Het rare is dat er geen geboden, verboden of leringen zijn die je zou moeten volgen, je kunt zelfs de hand lichten met het programma, er zijn hooguit wat klooster-familie tradities. Maar inmiddels heb je al te veel stappen genomen om nog te kunnen ontsnappen aan de confrontatie met je persoonlijkheid. De confrontatie met dat die veronderstelt te zijn, met dat waar je alles aan opgehangen hebt en als het belangrijkste in je leven beschouwt. Je weet dat het komt en dat je er niet aan kan ontsnappen, zelfs niet als je het klooster verlaat. Deze situatie kan zelfs drie jaar aanhouden en in die drie jaar kunnen zich allerlei ervaringen voordoen die je aan die kapstok ophangt, die je aan je ego toevoegt.

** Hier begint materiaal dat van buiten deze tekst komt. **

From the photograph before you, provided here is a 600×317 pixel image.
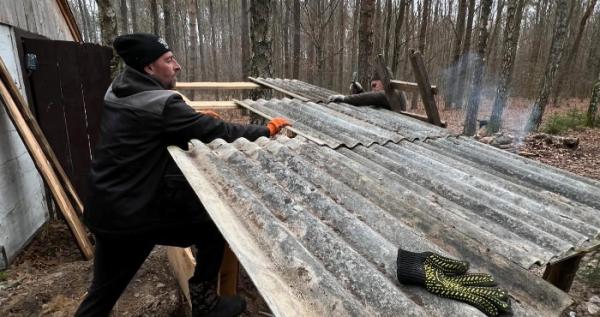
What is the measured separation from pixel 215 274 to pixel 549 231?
245 centimetres

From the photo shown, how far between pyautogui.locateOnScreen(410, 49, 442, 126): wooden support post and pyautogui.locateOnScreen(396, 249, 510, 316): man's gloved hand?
11.7 ft

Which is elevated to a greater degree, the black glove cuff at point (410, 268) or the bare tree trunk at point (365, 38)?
the bare tree trunk at point (365, 38)

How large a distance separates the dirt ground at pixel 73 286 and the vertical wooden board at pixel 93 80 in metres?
1.68

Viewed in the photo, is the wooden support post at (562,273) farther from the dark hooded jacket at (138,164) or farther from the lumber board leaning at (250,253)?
the dark hooded jacket at (138,164)

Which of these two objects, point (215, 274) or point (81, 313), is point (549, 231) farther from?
point (81, 313)

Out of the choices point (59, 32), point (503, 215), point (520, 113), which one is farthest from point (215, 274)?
point (520, 113)

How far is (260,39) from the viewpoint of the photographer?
7.63 metres

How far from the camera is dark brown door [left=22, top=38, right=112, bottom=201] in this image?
5016 millimetres

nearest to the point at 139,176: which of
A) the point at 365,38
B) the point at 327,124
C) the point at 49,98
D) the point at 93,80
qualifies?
the point at 327,124

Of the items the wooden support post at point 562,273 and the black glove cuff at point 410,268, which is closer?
the black glove cuff at point 410,268

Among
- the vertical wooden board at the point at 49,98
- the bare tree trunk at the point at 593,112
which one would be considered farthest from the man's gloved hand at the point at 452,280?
the bare tree trunk at the point at 593,112

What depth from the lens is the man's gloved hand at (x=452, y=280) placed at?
152cm

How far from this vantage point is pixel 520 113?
20.1 m

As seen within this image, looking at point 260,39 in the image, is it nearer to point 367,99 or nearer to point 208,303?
point 367,99
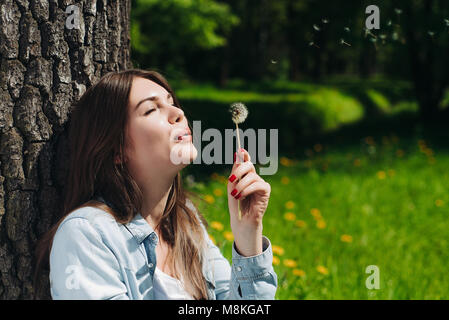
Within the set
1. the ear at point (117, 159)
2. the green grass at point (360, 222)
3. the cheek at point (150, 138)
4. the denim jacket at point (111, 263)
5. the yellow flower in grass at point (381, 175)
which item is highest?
the cheek at point (150, 138)

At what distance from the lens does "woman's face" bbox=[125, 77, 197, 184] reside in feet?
4.44

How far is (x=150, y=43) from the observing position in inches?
520

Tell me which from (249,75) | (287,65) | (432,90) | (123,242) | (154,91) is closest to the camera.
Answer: (123,242)

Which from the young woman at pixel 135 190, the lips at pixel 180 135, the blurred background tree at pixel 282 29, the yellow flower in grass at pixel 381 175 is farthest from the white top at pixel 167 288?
the yellow flower in grass at pixel 381 175

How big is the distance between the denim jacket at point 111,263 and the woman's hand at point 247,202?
0.04 metres

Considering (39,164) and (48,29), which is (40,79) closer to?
(48,29)

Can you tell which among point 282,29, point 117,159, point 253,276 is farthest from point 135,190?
point 282,29

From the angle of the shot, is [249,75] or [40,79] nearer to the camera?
[40,79]

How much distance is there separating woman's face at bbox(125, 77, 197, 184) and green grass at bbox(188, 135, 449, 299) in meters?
0.69

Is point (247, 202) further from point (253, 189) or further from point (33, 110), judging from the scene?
point (33, 110)

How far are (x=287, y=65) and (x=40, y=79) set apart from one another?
34599mm

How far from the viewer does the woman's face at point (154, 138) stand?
4.44 ft

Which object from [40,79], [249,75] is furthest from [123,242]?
[249,75]

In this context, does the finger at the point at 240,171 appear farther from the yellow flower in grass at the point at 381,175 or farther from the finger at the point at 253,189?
the yellow flower in grass at the point at 381,175
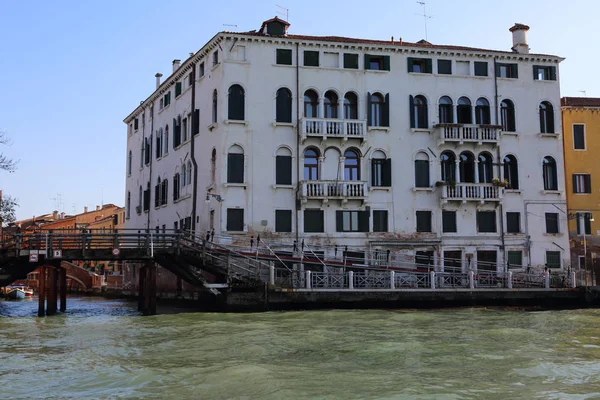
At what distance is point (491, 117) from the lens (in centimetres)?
3306

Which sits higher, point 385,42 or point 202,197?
point 385,42

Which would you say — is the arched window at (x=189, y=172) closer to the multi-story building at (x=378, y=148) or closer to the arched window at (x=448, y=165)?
the multi-story building at (x=378, y=148)

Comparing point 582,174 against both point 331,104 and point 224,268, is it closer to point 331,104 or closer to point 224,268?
point 331,104

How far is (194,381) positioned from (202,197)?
65.7ft

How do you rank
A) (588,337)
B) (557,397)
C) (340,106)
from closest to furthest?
(557,397)
(588,337)
(340,106)

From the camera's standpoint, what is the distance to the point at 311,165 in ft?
102

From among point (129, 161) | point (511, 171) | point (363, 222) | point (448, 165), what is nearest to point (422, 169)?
point (448, 165)

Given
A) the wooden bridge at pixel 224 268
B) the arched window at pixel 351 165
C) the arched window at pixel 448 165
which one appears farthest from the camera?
the arched window at pixel 448 165

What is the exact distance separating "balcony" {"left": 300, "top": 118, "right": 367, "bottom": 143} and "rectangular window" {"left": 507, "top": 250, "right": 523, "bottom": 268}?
8906 millimetres

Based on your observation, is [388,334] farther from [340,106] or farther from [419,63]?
[419,63]

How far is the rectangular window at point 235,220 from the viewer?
29641mm

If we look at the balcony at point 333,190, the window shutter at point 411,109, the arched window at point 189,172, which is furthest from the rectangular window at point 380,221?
the arched window at point 189,172

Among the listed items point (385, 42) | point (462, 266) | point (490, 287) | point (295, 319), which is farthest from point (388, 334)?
point (385, 42)

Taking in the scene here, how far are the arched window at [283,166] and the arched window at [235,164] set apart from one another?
5.09ft
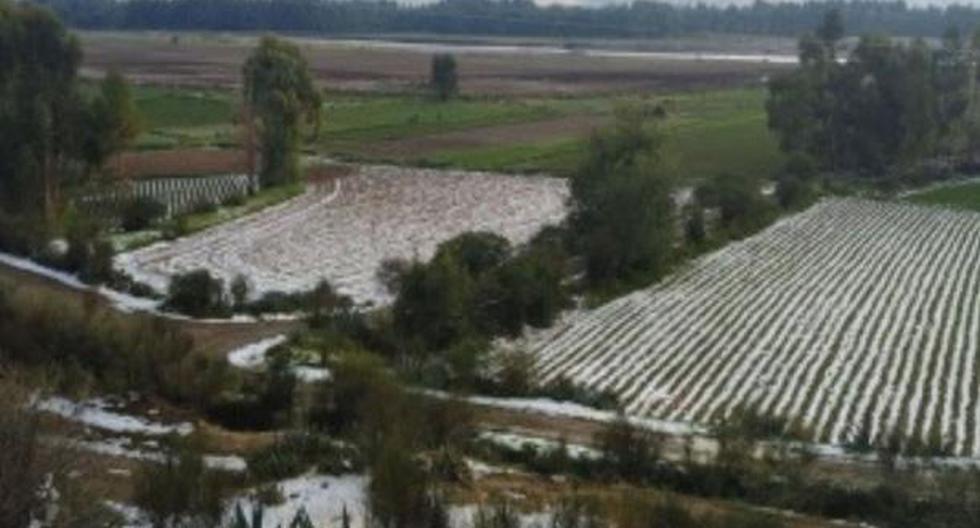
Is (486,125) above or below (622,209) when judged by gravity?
below

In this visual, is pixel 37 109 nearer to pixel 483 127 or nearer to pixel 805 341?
pixel 805 341

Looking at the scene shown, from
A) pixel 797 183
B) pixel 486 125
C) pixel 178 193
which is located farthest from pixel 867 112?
pixel 178 193

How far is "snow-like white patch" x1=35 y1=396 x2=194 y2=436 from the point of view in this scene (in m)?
25.0

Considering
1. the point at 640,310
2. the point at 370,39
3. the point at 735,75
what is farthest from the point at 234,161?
the point at 370,39

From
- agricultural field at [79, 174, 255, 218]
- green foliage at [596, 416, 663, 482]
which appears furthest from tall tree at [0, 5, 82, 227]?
green foliage at [596, 416, 663, 482]

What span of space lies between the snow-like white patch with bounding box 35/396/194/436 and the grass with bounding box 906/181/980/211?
5313 cm

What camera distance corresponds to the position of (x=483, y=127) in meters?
92.8

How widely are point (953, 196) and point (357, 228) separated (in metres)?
34.9

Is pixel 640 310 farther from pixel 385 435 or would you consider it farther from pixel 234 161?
pixel 234 161

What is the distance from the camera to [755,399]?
104 feet

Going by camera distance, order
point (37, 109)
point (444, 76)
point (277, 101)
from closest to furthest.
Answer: point (37, 109), point (277, 101), point (444, 76)

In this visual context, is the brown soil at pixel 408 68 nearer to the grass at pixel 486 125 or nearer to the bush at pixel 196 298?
the grass at pixel 486 125

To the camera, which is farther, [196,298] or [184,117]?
[184,117]

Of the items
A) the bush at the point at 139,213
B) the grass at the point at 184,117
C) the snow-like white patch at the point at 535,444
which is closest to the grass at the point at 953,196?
the grass at the point at 184,117
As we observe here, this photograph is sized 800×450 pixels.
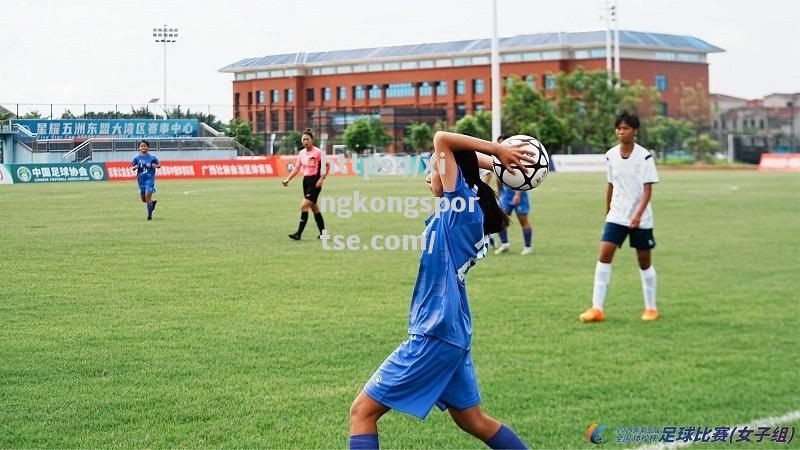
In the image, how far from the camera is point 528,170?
4.50 m

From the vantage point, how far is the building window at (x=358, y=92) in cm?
869

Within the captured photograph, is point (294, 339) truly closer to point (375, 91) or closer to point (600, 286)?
point (375, 91)

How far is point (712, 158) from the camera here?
200 feet

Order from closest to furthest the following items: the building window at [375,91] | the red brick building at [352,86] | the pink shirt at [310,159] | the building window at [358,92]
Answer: the red brick building at [352,86]
the building window at [358,92]
the building window at [375,91]
the pink shirt at [310,159]

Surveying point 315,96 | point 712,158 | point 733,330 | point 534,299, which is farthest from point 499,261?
point 712,158

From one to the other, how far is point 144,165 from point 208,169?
6.19 ft

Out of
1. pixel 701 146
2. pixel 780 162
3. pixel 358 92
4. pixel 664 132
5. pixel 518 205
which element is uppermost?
pixel 664 132

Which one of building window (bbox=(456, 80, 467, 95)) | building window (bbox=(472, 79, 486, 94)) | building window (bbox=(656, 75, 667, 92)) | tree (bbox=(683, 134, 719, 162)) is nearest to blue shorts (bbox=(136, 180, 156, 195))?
building window (bbox=(456, 80, 467, 95))

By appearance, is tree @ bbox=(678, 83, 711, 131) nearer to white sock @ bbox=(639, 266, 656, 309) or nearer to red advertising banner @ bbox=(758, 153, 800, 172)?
red advertising banner @ bbox=(758, 153, 800, 172)

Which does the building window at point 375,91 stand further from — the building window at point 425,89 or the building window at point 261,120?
the building window at point 261,120

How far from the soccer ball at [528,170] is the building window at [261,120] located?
3.99 metres

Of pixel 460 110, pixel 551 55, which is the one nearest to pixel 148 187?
pixel 460 110

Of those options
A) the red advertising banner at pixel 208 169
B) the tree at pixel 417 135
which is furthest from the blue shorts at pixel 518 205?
the tree at pixel 417 135

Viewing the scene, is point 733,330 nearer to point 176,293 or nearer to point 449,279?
point 176,293
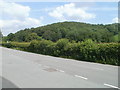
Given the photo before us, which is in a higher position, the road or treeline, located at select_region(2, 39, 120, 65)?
treeline, located at select_region(2, 39, 120, 65)

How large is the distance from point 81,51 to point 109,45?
4.02 metres

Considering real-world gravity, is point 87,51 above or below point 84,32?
below

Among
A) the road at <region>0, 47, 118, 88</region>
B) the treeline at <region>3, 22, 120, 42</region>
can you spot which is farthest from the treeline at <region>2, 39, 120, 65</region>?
the road at <region>0, 47, 118, 88</region>

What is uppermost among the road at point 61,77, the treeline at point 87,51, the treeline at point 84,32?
the treeline at point 84,32

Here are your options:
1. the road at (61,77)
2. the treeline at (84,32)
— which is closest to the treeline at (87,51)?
the treeline at (84,32)

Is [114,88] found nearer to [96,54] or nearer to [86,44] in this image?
[96,54]

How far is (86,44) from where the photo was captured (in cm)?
1795

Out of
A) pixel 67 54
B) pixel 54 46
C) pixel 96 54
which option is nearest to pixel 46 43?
pixel 54 46

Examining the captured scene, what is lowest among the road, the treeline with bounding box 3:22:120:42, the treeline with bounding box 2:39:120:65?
the road

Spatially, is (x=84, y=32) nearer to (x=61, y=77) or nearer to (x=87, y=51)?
(x=87, y=51)

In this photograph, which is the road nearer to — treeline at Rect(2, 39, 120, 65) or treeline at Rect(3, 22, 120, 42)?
treeline at Rect(2, 39, 120, 65)

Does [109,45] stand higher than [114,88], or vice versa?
[109,45]

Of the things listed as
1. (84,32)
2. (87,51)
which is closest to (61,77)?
(87,51)

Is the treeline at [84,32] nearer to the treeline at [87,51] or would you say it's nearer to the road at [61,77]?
the treeline at [87,51]
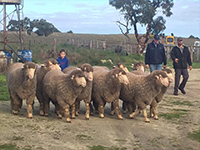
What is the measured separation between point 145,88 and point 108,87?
3.03 feet

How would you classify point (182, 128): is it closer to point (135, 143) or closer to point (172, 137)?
point (172, 137)

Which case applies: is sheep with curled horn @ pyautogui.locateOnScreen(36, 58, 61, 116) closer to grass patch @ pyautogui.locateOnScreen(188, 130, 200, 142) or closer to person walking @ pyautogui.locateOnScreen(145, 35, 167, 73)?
grass patch @ pyautogui.locateOnScreen(188, 130, 200, 142)

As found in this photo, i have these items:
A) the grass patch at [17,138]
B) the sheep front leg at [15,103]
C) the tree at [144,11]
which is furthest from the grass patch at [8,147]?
the tree at [144,11]

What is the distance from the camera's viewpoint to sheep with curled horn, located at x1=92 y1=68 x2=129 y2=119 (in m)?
7.84

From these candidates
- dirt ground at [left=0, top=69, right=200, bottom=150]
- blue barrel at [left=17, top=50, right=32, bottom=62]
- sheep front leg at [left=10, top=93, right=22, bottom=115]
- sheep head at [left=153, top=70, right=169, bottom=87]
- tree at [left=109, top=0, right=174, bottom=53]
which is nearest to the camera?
dirt ground at [left=0, top=69, right=200, bottom=150]

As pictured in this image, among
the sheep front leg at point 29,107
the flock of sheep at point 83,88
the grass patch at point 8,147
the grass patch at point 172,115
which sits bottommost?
the grass patch at point 172,115

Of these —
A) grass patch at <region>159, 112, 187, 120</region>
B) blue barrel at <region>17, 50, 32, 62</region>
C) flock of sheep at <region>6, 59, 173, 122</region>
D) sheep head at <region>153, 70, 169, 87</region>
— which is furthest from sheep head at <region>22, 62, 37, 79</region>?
blue barrel at <region>17, 50, 32, 62</region>

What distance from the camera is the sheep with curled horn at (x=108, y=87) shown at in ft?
25.7

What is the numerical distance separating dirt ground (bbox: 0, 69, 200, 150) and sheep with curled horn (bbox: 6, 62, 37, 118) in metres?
0.31

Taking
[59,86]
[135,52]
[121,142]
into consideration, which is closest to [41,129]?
[59,86]

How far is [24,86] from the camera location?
7676 mm

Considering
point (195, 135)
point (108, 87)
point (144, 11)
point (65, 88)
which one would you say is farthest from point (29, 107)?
point (144, 11)

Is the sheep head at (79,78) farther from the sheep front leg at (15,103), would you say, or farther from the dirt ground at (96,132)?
the sheep front leg at (15,103)

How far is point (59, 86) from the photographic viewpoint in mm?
7562
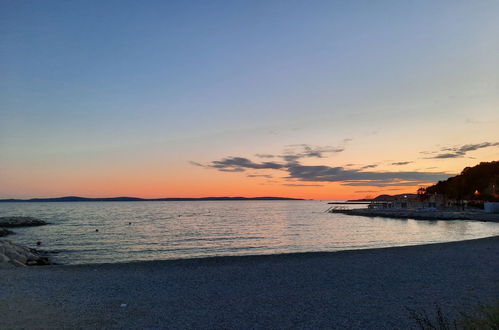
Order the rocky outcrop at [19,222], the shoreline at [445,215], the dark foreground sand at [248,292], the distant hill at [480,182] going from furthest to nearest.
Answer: the distant hill at [480,182], the rocky outcrop at [19,222], the shoreline at [445,215], the dark foreground sand at [248,292]

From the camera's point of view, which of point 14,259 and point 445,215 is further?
point 445,215

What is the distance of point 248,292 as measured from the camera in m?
12.9

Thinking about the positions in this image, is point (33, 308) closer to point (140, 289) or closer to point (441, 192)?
point (140, 289)

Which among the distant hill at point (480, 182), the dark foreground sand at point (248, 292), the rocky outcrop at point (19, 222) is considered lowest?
the rocky outcrop at point (19, 222)

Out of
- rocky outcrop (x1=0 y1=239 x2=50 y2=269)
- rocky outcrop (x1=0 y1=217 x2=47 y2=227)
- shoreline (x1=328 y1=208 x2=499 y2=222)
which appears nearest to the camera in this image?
rocky outcrop (x1=0 y1=239 x2=50 y2=269)

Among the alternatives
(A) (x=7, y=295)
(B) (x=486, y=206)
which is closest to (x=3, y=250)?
(A) (x=7, y=295)

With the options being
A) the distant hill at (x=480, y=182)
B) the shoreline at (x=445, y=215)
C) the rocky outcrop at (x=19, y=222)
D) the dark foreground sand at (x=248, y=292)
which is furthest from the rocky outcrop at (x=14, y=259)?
the distant hill at (x=480, y=182)

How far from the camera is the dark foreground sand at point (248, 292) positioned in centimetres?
965

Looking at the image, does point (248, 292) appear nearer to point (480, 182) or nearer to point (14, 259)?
point (14, 259)

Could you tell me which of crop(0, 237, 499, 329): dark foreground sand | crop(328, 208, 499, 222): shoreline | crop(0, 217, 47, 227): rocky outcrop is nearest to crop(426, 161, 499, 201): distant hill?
crop(328, 208, 499, 222): shoreline

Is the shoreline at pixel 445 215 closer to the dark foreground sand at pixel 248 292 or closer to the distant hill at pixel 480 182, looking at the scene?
the distant hill at pixel 480 182

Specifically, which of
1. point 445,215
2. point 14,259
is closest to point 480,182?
point 445,215

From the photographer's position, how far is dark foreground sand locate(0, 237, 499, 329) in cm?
965

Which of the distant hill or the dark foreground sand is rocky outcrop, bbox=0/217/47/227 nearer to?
the dark foreground sand
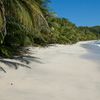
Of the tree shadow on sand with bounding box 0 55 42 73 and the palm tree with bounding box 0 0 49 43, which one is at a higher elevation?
the palm tree with bounding box 0 0 49 43

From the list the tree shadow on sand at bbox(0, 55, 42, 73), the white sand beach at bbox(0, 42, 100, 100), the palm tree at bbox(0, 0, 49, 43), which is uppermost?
the palm tree at bbox(0, 0, 49, 43)

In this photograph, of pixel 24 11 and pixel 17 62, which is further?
pixel 17 62

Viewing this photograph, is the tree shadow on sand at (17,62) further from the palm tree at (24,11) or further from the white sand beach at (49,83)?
the palm tree at (24,11)

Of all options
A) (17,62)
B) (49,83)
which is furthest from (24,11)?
(49,83)

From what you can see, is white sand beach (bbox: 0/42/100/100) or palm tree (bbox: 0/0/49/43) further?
palm tree (bbox: 0/0/49/43)

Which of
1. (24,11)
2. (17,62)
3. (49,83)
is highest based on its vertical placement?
(24,11)

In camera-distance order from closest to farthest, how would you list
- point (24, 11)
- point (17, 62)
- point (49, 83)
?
point (49, 83)
point (24, 11)
point (17, 62)

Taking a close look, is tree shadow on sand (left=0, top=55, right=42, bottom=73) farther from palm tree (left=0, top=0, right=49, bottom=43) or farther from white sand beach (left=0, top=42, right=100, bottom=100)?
palm tree (left=0, top=0, right=49, bottom=43)

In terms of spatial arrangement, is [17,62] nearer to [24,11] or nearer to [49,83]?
[24,11]

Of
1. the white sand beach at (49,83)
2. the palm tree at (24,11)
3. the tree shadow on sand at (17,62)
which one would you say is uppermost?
the palm tree at (24,11)

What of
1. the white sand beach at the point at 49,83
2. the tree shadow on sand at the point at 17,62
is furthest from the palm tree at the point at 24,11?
the white sand beach at the point at 49,83

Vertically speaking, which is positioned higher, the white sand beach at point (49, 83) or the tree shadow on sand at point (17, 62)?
the tree shadow on sand at point (17, 62)

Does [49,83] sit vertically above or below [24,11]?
below

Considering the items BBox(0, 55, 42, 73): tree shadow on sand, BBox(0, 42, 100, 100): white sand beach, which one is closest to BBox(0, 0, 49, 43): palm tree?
BBox(0, 55, 42, 73): tree shadow on sand
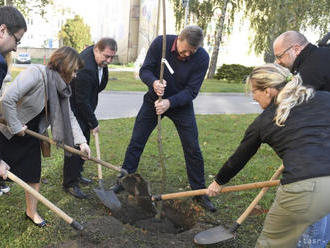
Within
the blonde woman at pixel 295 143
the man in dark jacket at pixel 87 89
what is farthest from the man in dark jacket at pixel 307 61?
the man in dark jacket at pixel 87 89

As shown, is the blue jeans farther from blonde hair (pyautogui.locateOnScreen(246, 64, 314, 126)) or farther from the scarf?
the scarf

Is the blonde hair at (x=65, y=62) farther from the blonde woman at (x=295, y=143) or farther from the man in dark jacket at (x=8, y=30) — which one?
the blonde woman at (x=295, y=143)

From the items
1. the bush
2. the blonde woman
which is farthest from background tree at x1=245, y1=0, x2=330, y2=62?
the blonde woman

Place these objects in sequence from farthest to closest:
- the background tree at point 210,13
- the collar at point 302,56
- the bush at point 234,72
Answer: the background tree at point 210,13
the bush at point 234,72
the collar at point 302,56

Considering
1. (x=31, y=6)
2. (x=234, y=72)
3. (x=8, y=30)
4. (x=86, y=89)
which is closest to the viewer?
(x=8, y=30)

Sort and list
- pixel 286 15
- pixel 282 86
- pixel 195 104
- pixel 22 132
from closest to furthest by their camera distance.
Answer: pixel 282 86 → pixel 22 132 → pixel 195 104 → pixel 286 15

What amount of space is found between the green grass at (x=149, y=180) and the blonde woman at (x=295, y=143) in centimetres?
120

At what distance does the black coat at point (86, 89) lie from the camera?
3750mm

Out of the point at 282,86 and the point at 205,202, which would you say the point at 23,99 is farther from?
the point at 205,202

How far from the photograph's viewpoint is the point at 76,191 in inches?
158

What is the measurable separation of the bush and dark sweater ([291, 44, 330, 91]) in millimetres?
16872

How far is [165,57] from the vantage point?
3.83m

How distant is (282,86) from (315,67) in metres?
0.85

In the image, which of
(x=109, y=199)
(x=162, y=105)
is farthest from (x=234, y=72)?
(x=109, y=199)
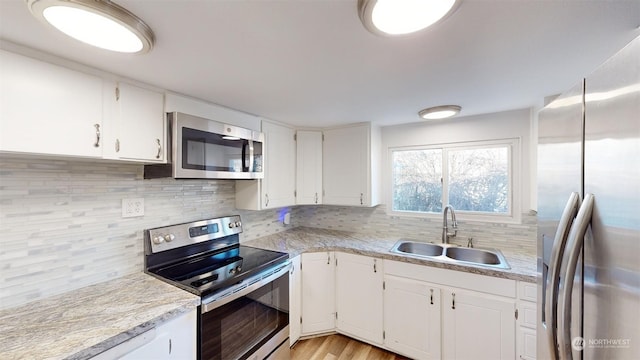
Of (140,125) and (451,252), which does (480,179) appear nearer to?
(451,252)

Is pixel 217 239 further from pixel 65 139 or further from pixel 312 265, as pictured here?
pixel 65 139

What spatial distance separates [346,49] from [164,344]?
5.37 feet

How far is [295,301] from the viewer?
2.18 meters

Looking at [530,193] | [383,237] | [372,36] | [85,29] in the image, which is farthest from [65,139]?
[530,193]

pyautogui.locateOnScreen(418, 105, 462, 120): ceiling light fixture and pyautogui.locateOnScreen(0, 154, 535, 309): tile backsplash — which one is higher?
pyautogui.locateOnScreen(418, 105, 462, 120): ceiling light fixture

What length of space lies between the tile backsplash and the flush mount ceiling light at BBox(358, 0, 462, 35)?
1685mm

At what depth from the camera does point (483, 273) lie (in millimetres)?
1727

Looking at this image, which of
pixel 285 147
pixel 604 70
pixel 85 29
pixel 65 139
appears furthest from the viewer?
pixel 285 147

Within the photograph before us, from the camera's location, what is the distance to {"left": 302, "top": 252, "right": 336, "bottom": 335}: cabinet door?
7.41 ft

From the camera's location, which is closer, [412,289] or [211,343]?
[211,343]

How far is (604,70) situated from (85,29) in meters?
1.58

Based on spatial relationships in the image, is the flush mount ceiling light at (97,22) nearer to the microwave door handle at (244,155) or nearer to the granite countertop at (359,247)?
the microwave door handle at (244,155)

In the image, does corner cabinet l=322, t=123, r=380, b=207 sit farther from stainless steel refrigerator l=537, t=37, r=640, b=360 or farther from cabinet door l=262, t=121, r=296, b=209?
stainless steel refrigerator l=537, t=37, r=640, b=360

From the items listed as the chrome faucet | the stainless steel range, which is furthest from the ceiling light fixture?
the stainless steel range
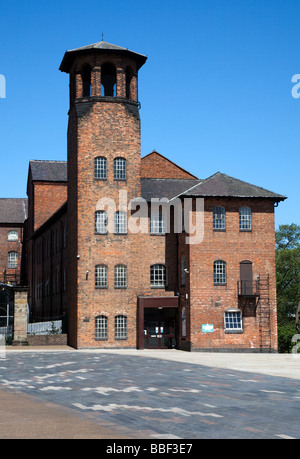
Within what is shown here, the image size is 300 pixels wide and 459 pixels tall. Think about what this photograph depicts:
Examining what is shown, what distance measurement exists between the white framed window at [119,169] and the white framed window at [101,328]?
29.5 feet

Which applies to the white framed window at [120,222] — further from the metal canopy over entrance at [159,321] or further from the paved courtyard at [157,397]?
the paved courtyard at [157,397]

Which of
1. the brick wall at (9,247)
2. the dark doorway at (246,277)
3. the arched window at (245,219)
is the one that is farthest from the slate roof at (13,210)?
the dark doorway at (246,277)

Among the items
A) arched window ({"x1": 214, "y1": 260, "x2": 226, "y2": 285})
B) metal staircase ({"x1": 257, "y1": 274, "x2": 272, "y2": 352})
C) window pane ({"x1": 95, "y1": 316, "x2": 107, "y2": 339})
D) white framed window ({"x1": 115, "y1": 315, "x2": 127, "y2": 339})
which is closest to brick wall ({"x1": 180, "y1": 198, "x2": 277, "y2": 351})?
metal staircase ({"x1": 257, "y1": 274, "x2": 272, "y2": 352})

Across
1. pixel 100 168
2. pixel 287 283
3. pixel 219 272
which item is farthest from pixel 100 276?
pixel 287 283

Menigeen is, om de confrontatie met het zelf te vermijden uit het klooster weggelopen, om na een week, een maand een jaar weer terug te keren. Onderhuids ontwikkelt zich iets wat je pas ontdekt als je het nodig hebt en dat is erkenning, ‘erkennen dat is, wat is’ en dat is hoofdzakelijk het erkennen van jezelf. Vanaf nu begint eigenlijk je training- hoe ga je om met je verworvenheden, gebruik je die om mee te imponeren? Natuurlijk niet, maar anderen zijn er wel door geïmponeerd en geneigd om je op een voetstuk te plaatsen. Wat die anderen doen of willen is niet van belang, wat er met jou gebeurt is van belang. Nu begint je eigenlijke zentraining, alles is nu training geworden, niets is daar van buiten gesloten, het leven zelf is je leermeester geworden. Het is aan jou hoe er mee om te gaan hoe je je er mee laat verweven, en hoe je invulling geeft aan je programma.
Zen staat er om bekend dat het buiten de geschriften om gaat, het leven zelf is de dharma, in het gezang van een merel zit de totale dharma vervat. Het belangrijkste ingrediënt van Boeddha’s erfenis is het programma, het richtsnoer, het rooster. Kijk naar hoe Boeddha zijn levensprogramma heeft gevolgd, hoe hij met zijn leerlingen omging- een beter richtsnoer is er niet. Maar het grootste eerbetoon gaat in mijn geval naar Tangen Roshi die belangeloos de erfenis van Boeddha deelt met elkeen die zijn klooster binnen wandelt.